Dr. Mathews nodded. “It’s enormously satisfying to find a profession that suits you and gives you a sense of purpose, isn’t it?”

“Yes, it is,” he said, liking her even better.

Now he sat in one of the big, silk-covered armchairs in the lobby, wondering about Jared’s family and how they would take the news about their son. Death, especially when it happened to someone he knew and liked, always affected him profoundly, drawing him deep inside himself.

That’s where he was now, considering the unfathomable mystery of life and death, and how someone so vital and intelligent could vanish in a second, leaving behind an emotional vacuum and a lifeless shell.

Crocker was thinking about the sacrifice Jared had made for his country, while most young people his age were playing video games and couldn’t find Syria on a map, when a tall, dapper-looking man strode through the lobby with a very attractive young woman by his side. She was dark-eyed and put together. His eyes followed her to the elevator. She walked as if she expected to be watched, the fabric of her dark skirt pulled tight against her full behind.
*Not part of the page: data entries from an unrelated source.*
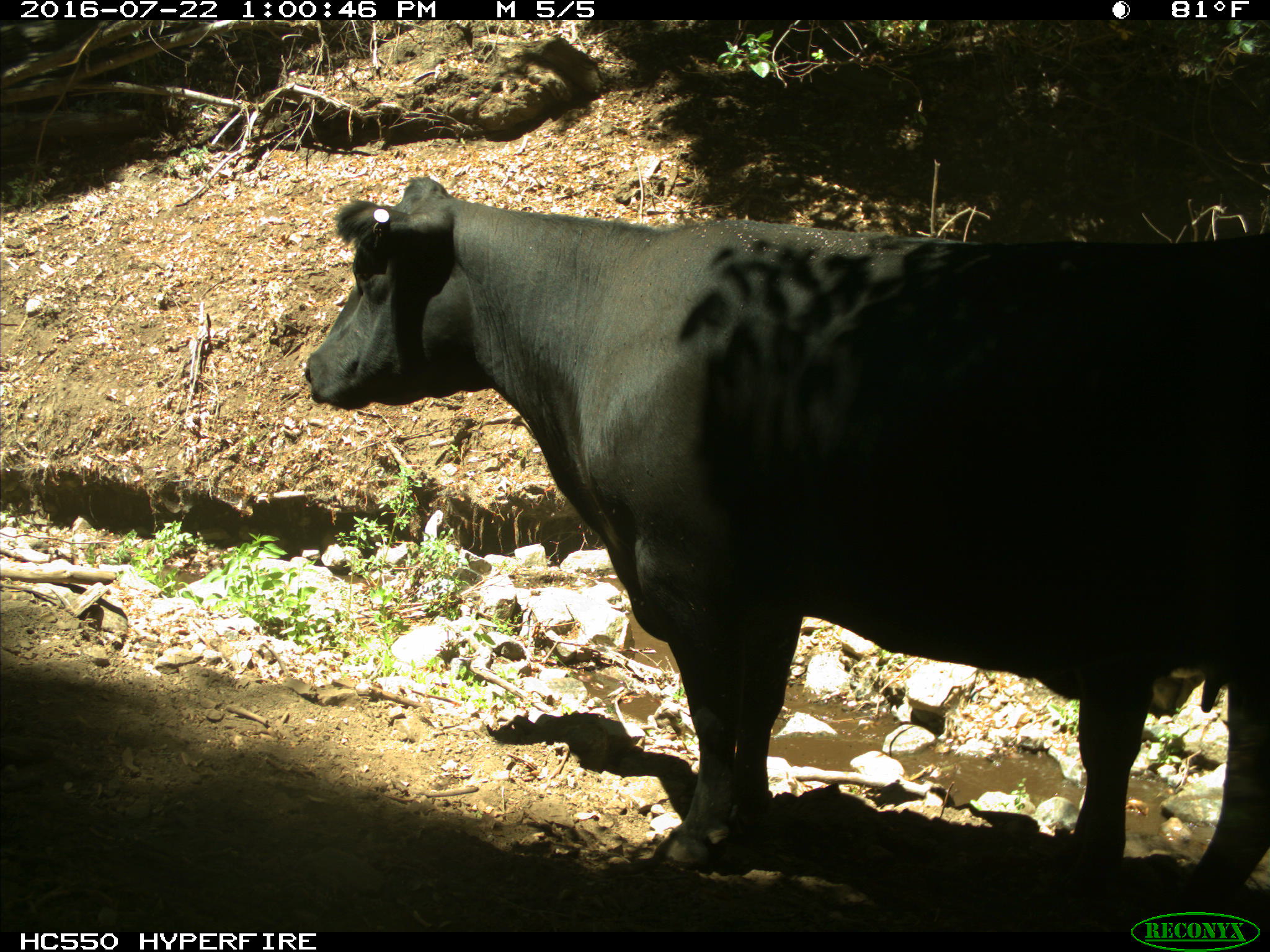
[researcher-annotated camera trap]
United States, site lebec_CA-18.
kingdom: Animalia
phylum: Chordata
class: Mammalia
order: Artiodactyla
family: Bovidae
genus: Bos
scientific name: Bos taurus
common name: domestic cow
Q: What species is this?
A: Bos taurus (domestic cow).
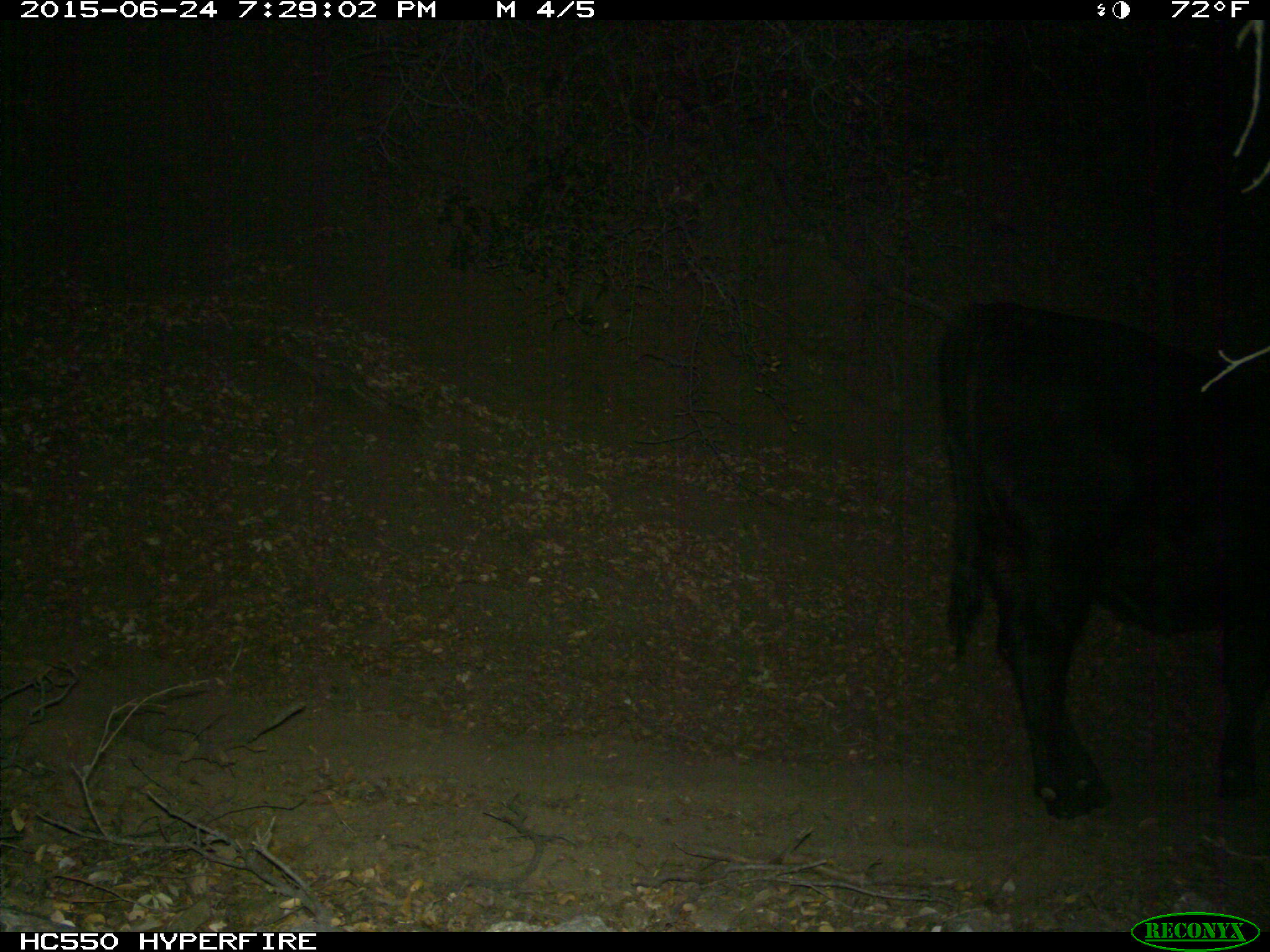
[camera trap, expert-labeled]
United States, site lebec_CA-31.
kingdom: Animalia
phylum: Chordata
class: Mammalia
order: Artiodactyla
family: Bovidae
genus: Bos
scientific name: Bos taurus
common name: domestic cow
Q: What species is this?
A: Bos taurus (domestic cow).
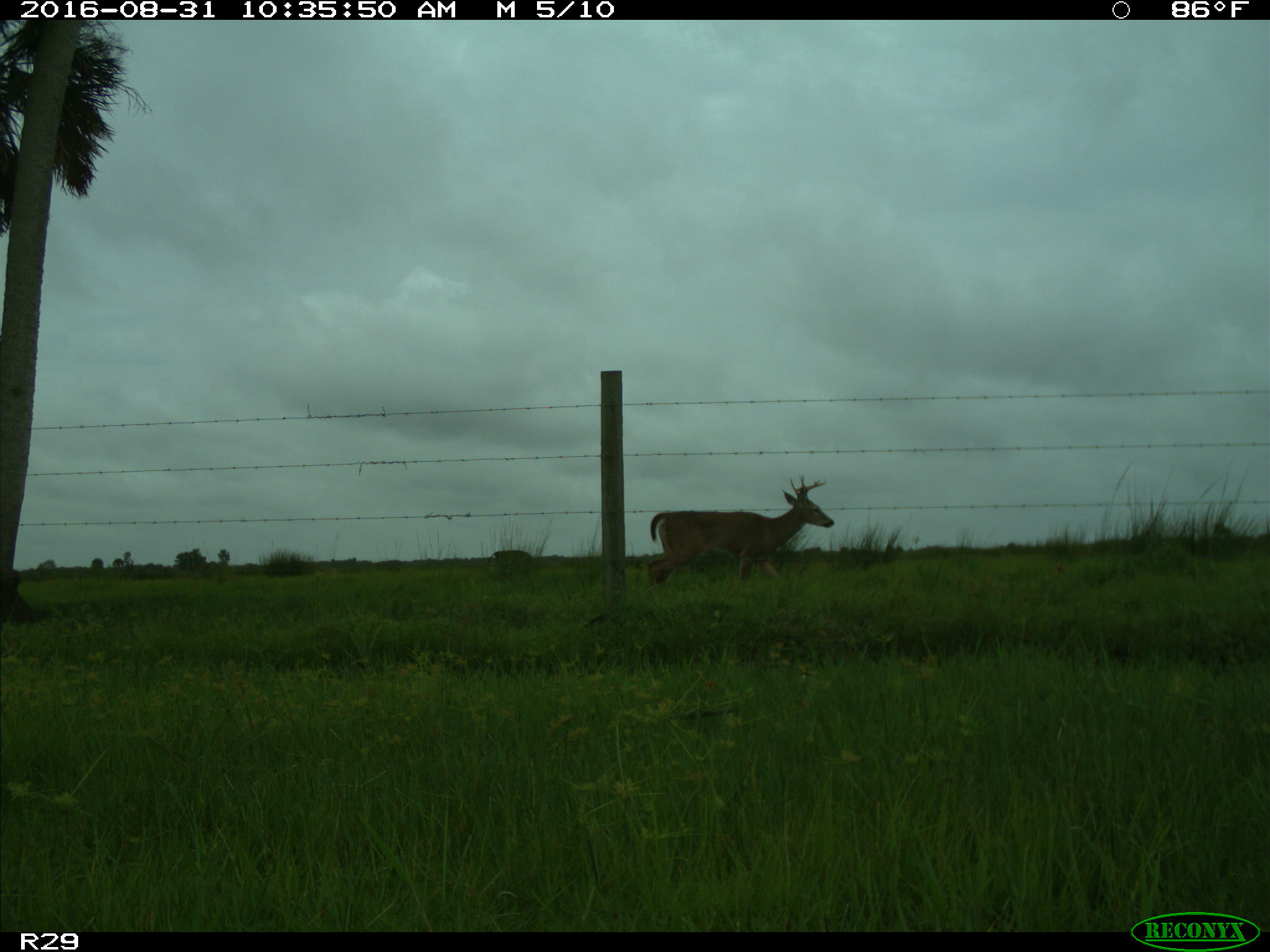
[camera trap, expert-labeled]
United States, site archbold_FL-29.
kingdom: Animalia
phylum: Chordata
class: Mammalia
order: Artiodactyla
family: Cervidae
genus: Odocoileus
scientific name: Odocoileus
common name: deer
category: unidentified deer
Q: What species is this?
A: Unidentified deer (deer) (Odocoileus).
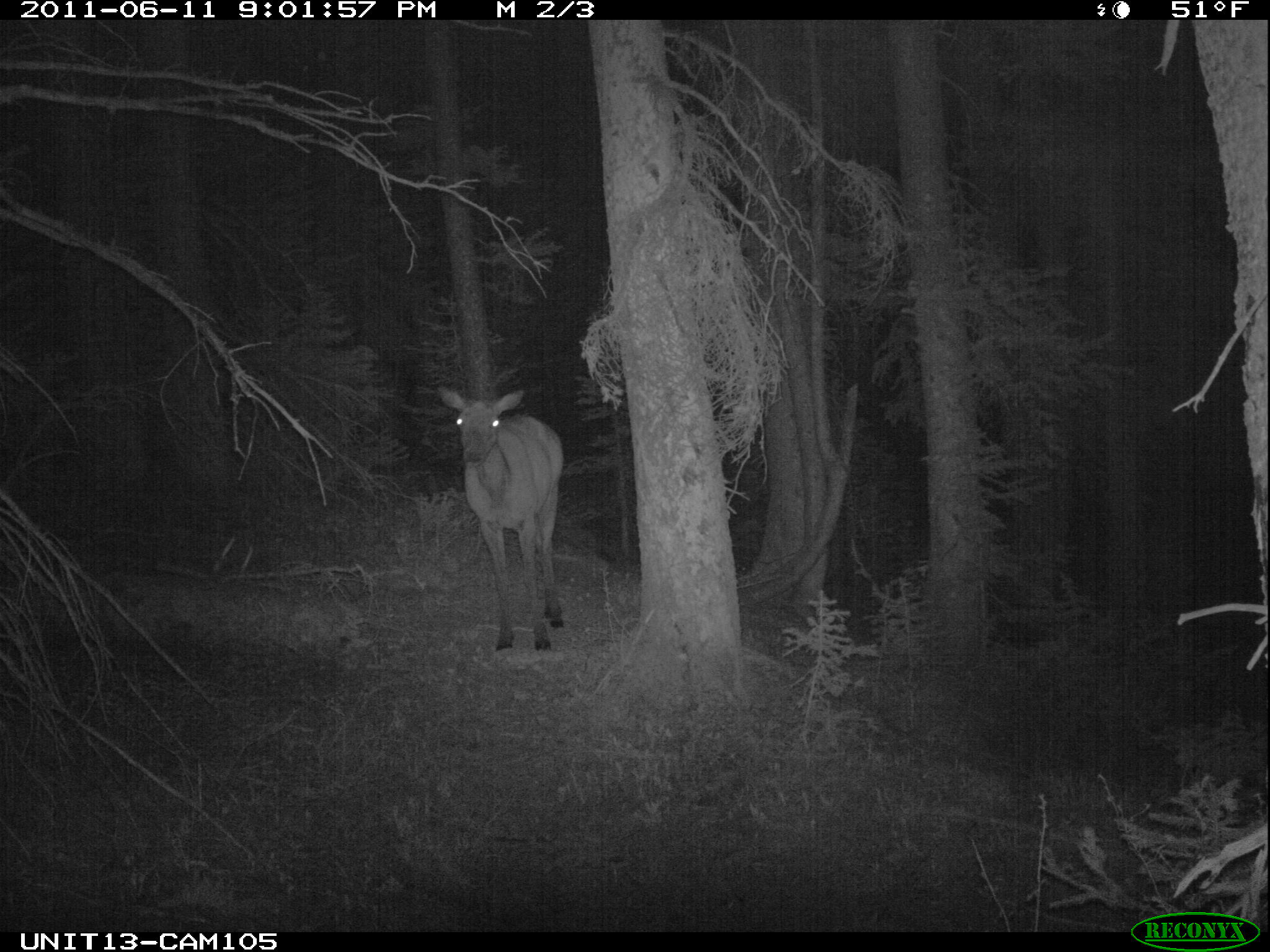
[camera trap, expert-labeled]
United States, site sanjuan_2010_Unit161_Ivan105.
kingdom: Animalia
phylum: Chordata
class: Mammalia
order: Artiodactyla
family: Cervidae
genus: Cervus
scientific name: Cervus elaphus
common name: red deer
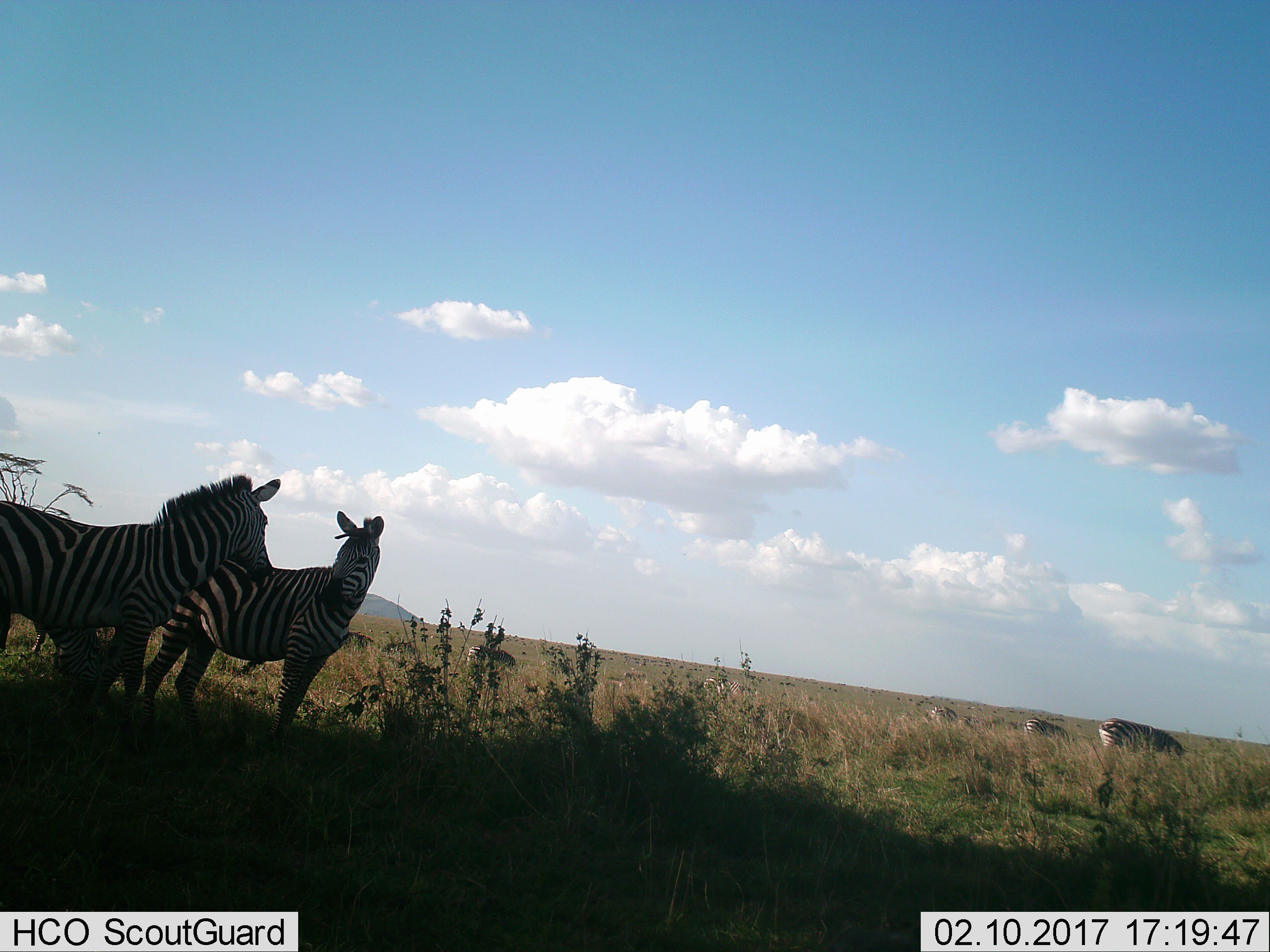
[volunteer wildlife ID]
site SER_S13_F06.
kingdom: Animalia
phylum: Chordata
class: Mammalia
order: Perissodactyla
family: Equidae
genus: Equus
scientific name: Equus quagga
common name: plains zebra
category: zebraplains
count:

Realizing that he still hadn’t heard from Akil, he reached for his burner cell phone and called him again. The call went directly to voice mail; he left a message: “Call me, knucklehead!”

Two minutes later his cell pinged with a text from Anders: “They’re here! Soon as u return, we’ll start.”

“Waiting for A,” he punched back.

“Do we need him?” came Anders’s reply.

The question annoyed him. “Want 2 make sure he’s ok. B there in 5.”

Crocker called Akil’s burner cell again. No answer.

He was getting anxious. The loss of another teammate would be too much. Looking again at his watch, he started to think that he’d been around so much death and destruction in the past year that maybe he was cursed. His teammate Ritchie had died in a helo crash near the Golan Heights. He’d been working with four FBI and DEA agents who were beheaded in Mexico. His teammate Mancini’s brother was shot through the front door by cartel assassins-the same ones who had killed his daughter’s friend Leslie. Now Jared. A lousy track record, for sure.

Another ten minutes passed before his cell pinged again.

It was Anders asking, “WTF are you?”

“I’m still waiting for A. Hold on.”

“This is getting awkward,” texted back Anders. “Maybe we should start without him.”

Crocker got up and started pacing in front of the window that overlooked the entrance. His loyalty to the guys on his team was immense. Losing Ritchie had been like losing a brother. How many times since then had he dreamt of Ritchie running through the woods beside him, or imagining him with that mischievous grin on his face?

A white Mini Cooper with a red stripe down the roof and hood pulled to the curb. Through the window he saw a long-haired blonde at the wheel. She looked like a Scandinavian model. Gorgeous, but too boney and bloodless to be his type. Still, she caught his attention. He started to wonder why she was stopping in front of the hotel, and what she was doing in Istanbul. Suddenly a smiling, seemingly carefree Akil came into the picture, emerging from the passenger’s side, bounding over to the driver’s open window, and kissing her, long and hard.

WTF!

She pulled him close. Akil whispered something in the young blonde’s ear that made her blush. She waved, put the little car in gear, and sped off in what might have been a scene from a James Bond movie.